Verrouillage institutionnel contre le pluralisme géopolitique
Du point de vue de l’analyse stratégique, cette loi représente un verrouillage institutionnel particulièrement dangereux pour le pluralisme géopolitique. Les nations africaines, engagées dans une diversification de leurs partenariats diplomatiques (coopération structurelle avec les pays du Sud, les BRICS, ou le Moyen-Orient), opèrent très souvent via des sociétés d’État, des fonds souverains ou des consortiums parapublics.
Si une nation africaine développe des partenariats économiques ou militaires stratégiques avec un État que Londres considère arbitrairement comme « hostile », les entités africaines agissant comme relais d’investissement ou intermédiaires sur le marché londonien pourraient être requalifiées juridiquement en « mandataires » (proxies) et tomber sous le coup de l’annexe 6A. La criminalisation féroce du transfert de « services, biens ou informations » (Section 17B/17C) crée un effet d’intimidation direct (chilling effect) sur la coopération technologique, financière et académique impliquant des pays du Sud Global cherchant à s’émanciper des dogmes géopolitiques occidentaux.
Politisation de la justice et criminalisation de la diplomatie d’opposition
La loi accorde au Home Secretary un pouvoir de désignation basé sur une simple « croyance raisonnable », politisant intrinsèquement la justice pénale et transformant l’appareil répressif en instrument de chantage diplomatique.
Le Royaume-Uni se dote d’un outil de perturbation aveugle. En sanctionnant toute interaction périphérique, le MI5 est autorisé à démanteler des réseaux diplomatiques ou associatifs entiers sans avoir à prouver l’existence d’actes d’agression tangibles.
Les secteurs de la City de Londres devront appliquer des processus de due diligence draconiens. Interagir financièrement avec des entreprises liées, même de loin, à des États désignés expose à 14 ans de prison, isolant le marché financier britannique des flux de capitaux non alignés.
La requalification d’États souverains en « organisations proscrites » contrevient aux principes de l’immunité juridictionnelle des États, créant une zone de non-droit pour la diplomatie d’opposition.

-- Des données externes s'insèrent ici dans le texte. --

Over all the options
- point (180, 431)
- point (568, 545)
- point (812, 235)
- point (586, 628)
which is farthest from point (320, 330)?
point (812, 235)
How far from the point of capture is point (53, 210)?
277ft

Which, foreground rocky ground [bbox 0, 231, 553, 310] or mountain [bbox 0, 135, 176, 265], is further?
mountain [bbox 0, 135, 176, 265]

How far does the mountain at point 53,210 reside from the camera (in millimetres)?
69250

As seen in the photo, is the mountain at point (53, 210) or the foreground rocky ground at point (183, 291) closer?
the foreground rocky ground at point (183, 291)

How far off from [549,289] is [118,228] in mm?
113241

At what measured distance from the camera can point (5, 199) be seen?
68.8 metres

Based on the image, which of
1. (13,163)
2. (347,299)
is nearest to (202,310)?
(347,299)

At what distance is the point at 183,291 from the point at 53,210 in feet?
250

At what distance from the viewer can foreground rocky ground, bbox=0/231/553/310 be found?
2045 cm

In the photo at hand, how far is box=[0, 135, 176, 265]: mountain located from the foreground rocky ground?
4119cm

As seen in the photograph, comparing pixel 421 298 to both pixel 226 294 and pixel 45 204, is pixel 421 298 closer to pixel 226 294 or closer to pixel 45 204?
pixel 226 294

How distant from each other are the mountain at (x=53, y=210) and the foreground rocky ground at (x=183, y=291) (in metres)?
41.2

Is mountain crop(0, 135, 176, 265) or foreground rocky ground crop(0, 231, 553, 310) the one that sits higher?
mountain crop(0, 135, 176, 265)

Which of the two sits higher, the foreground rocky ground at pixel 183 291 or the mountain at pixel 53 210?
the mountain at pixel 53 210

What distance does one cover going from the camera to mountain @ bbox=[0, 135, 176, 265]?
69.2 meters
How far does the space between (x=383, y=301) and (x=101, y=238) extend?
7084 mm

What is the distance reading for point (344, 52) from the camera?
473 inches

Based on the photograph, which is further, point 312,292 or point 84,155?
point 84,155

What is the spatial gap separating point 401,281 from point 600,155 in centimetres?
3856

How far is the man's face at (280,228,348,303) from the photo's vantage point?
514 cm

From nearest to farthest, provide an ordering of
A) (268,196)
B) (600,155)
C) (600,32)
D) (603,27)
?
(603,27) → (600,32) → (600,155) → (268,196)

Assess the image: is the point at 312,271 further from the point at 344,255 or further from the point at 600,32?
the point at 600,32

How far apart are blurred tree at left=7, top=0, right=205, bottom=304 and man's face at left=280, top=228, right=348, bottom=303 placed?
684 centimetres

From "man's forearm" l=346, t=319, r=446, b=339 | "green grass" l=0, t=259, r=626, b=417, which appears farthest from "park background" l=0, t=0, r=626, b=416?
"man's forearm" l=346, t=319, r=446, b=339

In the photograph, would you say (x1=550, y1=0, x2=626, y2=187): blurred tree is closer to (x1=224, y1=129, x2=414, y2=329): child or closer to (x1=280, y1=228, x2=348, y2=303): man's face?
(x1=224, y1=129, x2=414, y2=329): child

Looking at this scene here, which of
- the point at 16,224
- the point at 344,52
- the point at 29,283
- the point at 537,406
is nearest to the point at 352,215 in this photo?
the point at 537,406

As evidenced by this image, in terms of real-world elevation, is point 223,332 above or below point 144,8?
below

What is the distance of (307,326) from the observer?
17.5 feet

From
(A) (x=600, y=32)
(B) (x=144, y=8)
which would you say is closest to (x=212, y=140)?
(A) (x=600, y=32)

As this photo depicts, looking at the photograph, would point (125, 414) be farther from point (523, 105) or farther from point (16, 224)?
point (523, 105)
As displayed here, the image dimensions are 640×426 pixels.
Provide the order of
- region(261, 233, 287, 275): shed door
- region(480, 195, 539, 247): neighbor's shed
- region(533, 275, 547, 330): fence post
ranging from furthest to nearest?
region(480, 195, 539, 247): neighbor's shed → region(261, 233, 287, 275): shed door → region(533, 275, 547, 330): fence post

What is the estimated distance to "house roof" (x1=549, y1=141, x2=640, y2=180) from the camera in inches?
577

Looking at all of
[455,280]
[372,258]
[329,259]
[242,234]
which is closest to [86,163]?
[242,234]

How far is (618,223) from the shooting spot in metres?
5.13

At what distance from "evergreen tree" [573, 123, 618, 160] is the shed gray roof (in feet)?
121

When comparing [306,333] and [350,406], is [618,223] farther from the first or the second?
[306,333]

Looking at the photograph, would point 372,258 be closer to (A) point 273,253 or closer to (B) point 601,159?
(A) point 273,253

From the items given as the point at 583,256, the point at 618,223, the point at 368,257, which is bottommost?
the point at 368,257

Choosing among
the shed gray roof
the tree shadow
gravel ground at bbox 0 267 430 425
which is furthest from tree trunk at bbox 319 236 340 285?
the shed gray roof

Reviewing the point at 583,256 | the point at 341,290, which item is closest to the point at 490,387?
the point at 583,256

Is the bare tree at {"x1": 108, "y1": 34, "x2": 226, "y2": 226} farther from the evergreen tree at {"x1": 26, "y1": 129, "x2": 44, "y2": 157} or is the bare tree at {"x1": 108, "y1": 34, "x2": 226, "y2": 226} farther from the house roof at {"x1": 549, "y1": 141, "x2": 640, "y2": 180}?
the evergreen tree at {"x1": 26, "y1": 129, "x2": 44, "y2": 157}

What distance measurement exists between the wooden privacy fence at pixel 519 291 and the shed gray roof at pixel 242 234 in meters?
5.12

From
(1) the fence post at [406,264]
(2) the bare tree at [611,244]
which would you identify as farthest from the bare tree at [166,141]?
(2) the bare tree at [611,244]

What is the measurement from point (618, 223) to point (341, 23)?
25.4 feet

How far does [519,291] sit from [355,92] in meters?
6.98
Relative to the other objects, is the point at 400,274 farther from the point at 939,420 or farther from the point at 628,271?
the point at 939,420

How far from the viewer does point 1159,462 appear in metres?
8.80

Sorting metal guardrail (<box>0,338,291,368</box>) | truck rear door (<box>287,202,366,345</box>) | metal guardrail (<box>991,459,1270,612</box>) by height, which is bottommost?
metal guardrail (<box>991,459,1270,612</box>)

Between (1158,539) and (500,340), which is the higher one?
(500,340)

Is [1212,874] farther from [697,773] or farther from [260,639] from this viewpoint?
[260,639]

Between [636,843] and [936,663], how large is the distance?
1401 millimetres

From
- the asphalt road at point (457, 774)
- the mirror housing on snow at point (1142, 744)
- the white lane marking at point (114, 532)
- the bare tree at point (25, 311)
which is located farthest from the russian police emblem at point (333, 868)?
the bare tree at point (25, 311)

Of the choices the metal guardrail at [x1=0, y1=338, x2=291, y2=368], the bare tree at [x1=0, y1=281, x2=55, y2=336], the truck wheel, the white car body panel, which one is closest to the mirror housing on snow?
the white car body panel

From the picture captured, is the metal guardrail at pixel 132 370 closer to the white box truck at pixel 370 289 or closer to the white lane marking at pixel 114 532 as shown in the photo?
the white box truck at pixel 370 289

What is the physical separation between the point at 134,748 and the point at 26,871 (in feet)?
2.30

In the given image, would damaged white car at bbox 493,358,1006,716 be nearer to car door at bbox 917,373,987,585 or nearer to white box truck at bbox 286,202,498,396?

Critères de désignation opaques et application aveugle
Les documents gouvernementaux d’orientation (guidance for organisations) ne définissent pas précisément comment un individu est censé savoir qu’il interagit avec un mandataire secret d’un État désigné, le gouvernement admettant que parfois « il peut n’y avoir aucun signe ». Concernant la liste actuelle, confidentielle ou publique, des entités ou agences gouvernementales africaines qui seraient actuellement placées sous surveillance ou intégrées au registre de la Schedule 6A : absence de données officielles disponibles.
Un mur juridique contre les partenariats non alignés
Le National Security (State Threats) Act 2026 consacre le retranchement paranoïaque des puissances occidentales face à l’érosion de leur monopole de l’influence mondiale. En créant une jurisprudence où la diplomatie d’affaires et la liberté d’opinion peuvent être qualifiées d’actes de trahison envers la sécurité nationale, le Royaume-Uni dresse un mur juridique infranchissable. Pour l’Afrique et le Sud Global, ce texte de loi agit comme un signal coercitif sans équivoque : les métropoles occidentales ne se contenteront plus de l’arme des sanctions économiques, elles utiliseront la justice pénale d’exception pour broyer tout réseau intellectuel, physique ou financier facilitant l’émergence d’intérêts géopolitiques concurrents sur leur sol.